INSTRUCTIONS TO FOLLOW: Could the entries below be reproduced exactly, with the images removed?

SUPPLIED RECORDS:
%%

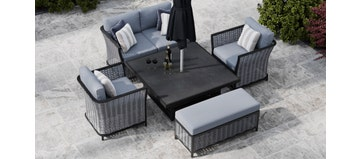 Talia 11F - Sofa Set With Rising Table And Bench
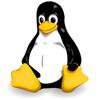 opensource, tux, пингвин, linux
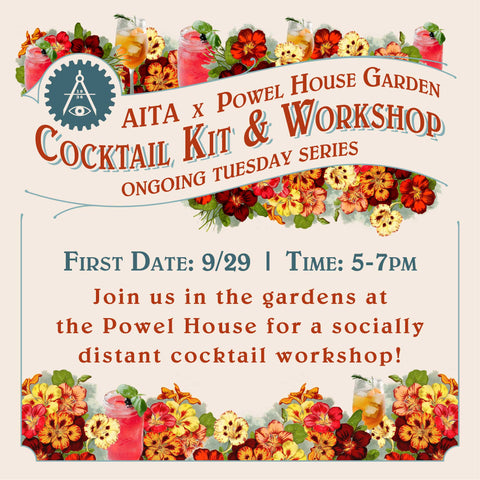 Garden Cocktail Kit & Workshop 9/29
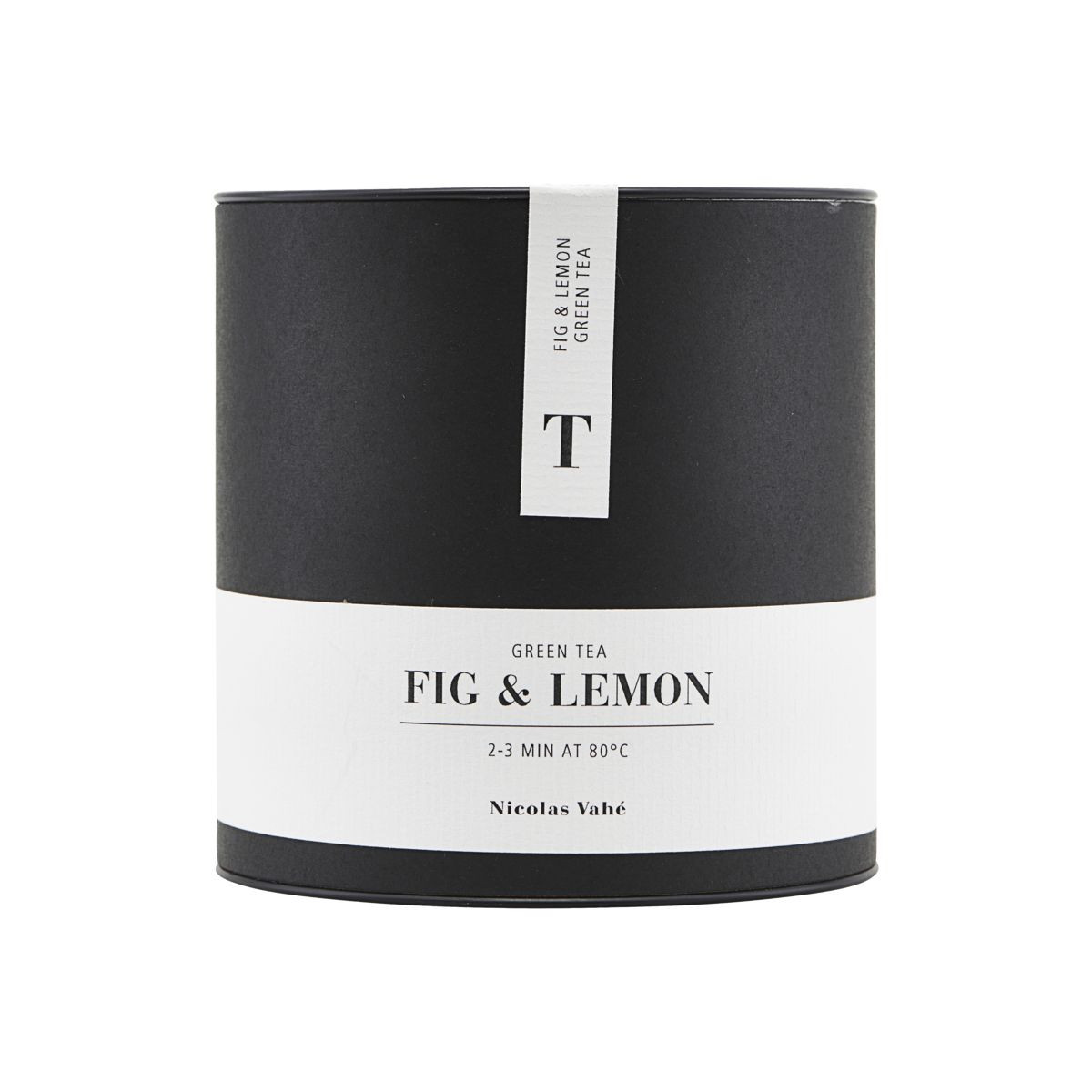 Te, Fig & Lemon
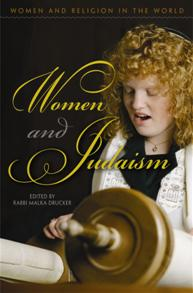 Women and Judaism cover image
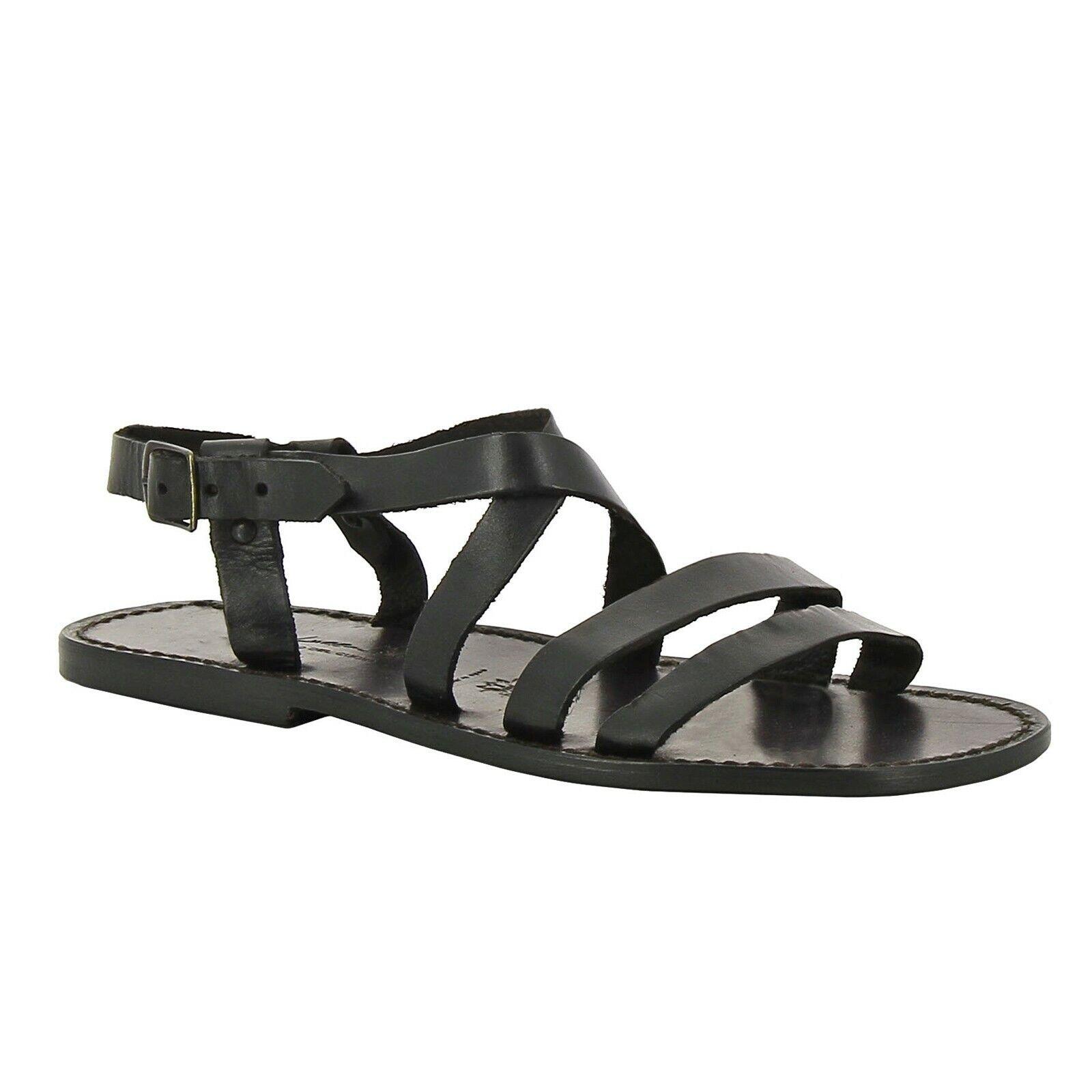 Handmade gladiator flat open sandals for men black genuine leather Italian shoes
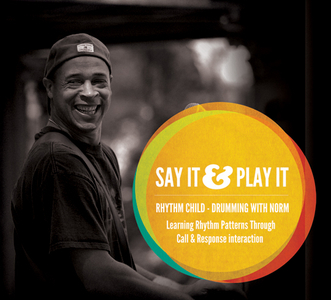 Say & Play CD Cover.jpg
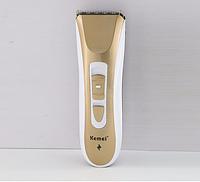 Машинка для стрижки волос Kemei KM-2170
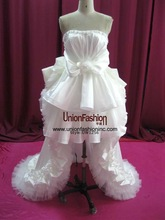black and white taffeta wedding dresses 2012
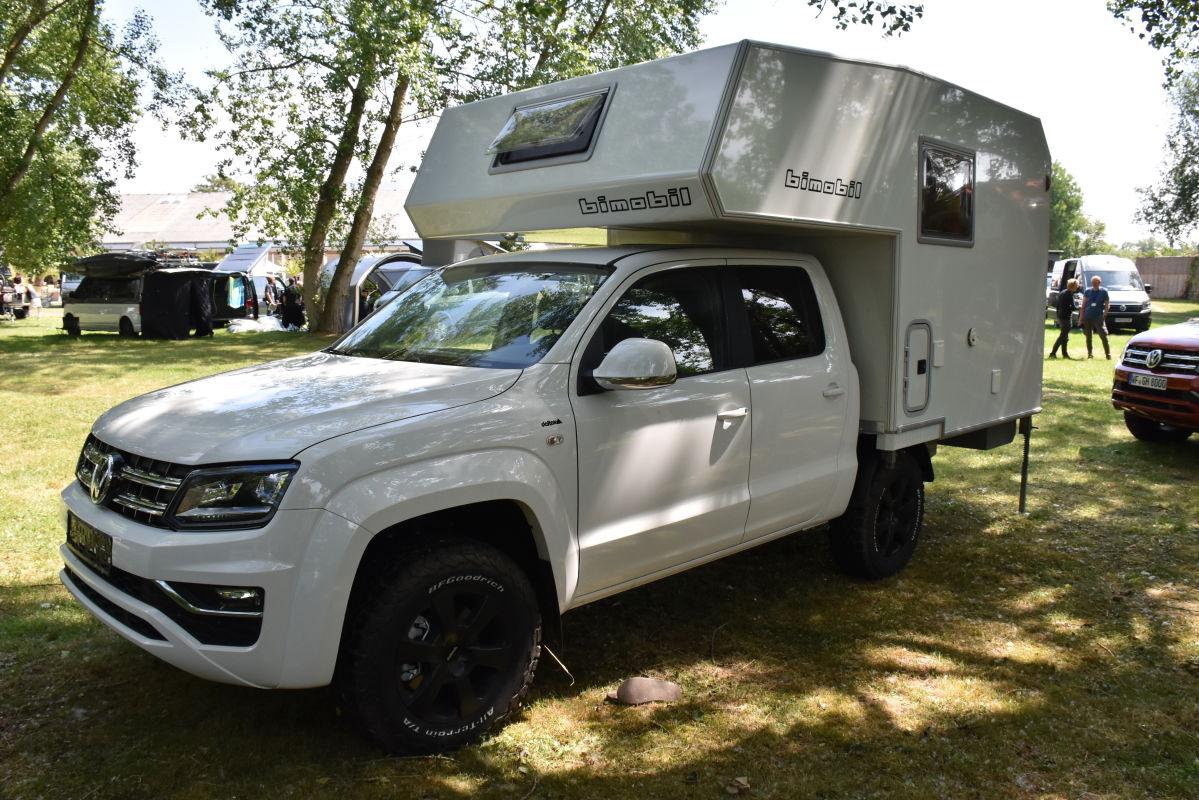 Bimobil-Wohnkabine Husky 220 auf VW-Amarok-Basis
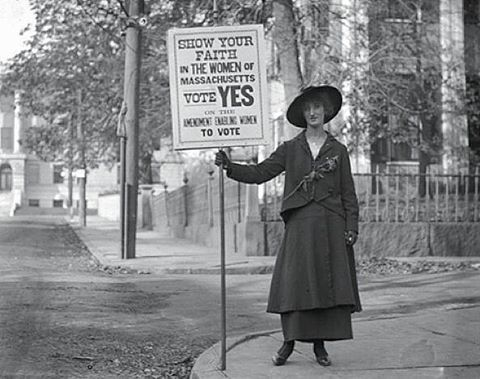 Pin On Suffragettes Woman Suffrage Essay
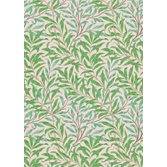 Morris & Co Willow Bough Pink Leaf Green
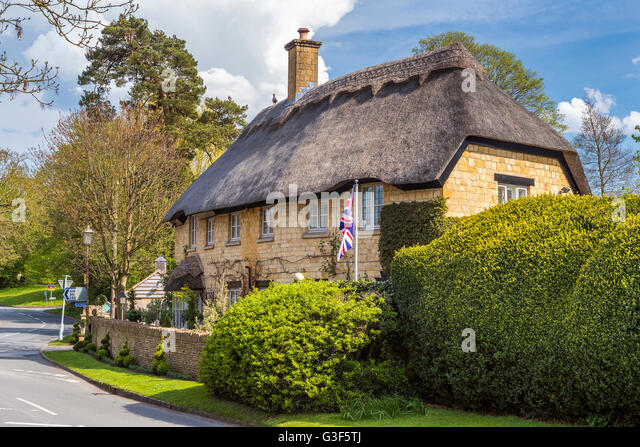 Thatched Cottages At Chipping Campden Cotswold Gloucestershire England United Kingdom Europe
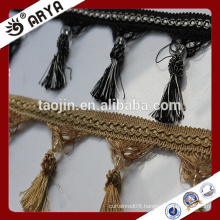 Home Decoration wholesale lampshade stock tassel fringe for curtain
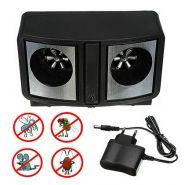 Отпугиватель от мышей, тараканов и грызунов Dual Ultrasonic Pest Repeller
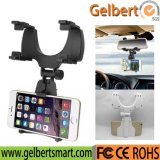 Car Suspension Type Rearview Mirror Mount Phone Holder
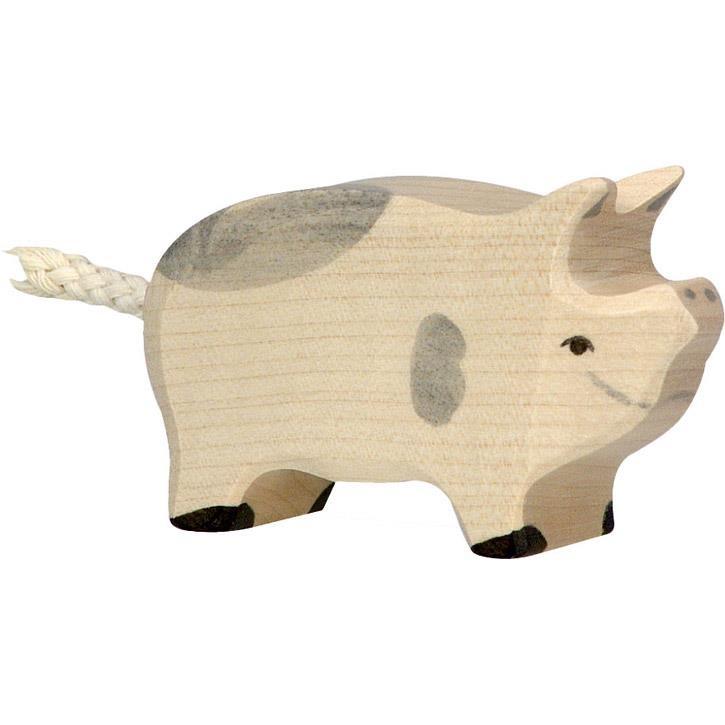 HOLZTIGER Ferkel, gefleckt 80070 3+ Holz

%%

EXERCISE RESPONSE:
 Talia 11F - Sofa Set With Rising Table And Bench
 opensource, tux, пингвин, linux
 Garden Cocktail Kit & Workshop 9/29
 Te, Fig & Lemon
 Women and Judaism cover image
 Handmade gladiator flat open sandals for men black genuine leather Italian shoes
 Say & Play CD Cover.jpg
 Машинка для стрижки волос Kemei KM-2170
black and white taffeta wedding dresses 2012
 Bimobil-Wohnkabine Husky 220 auf VW-Amarok-Basis
 Pin On Suffragettes Woman Suffrage Essay
 Morris & Co Willow Bough Pink Leaf Green
 Thatched Cottages At Chipping Campden Cotswold Gloucestershire England United Kingdom Europe
 Home Decoration wholesale lampshade stock tassel fringe for curtain
 Отпугиватель от мышей, тараканов и грызунов Dual Ultrasonic Pest Repeller
 Car Suspension Type Rearview Mirror Mount Phone Holder
 HOLZTIGER Ferkel, gefleckt 80070 3+ Holz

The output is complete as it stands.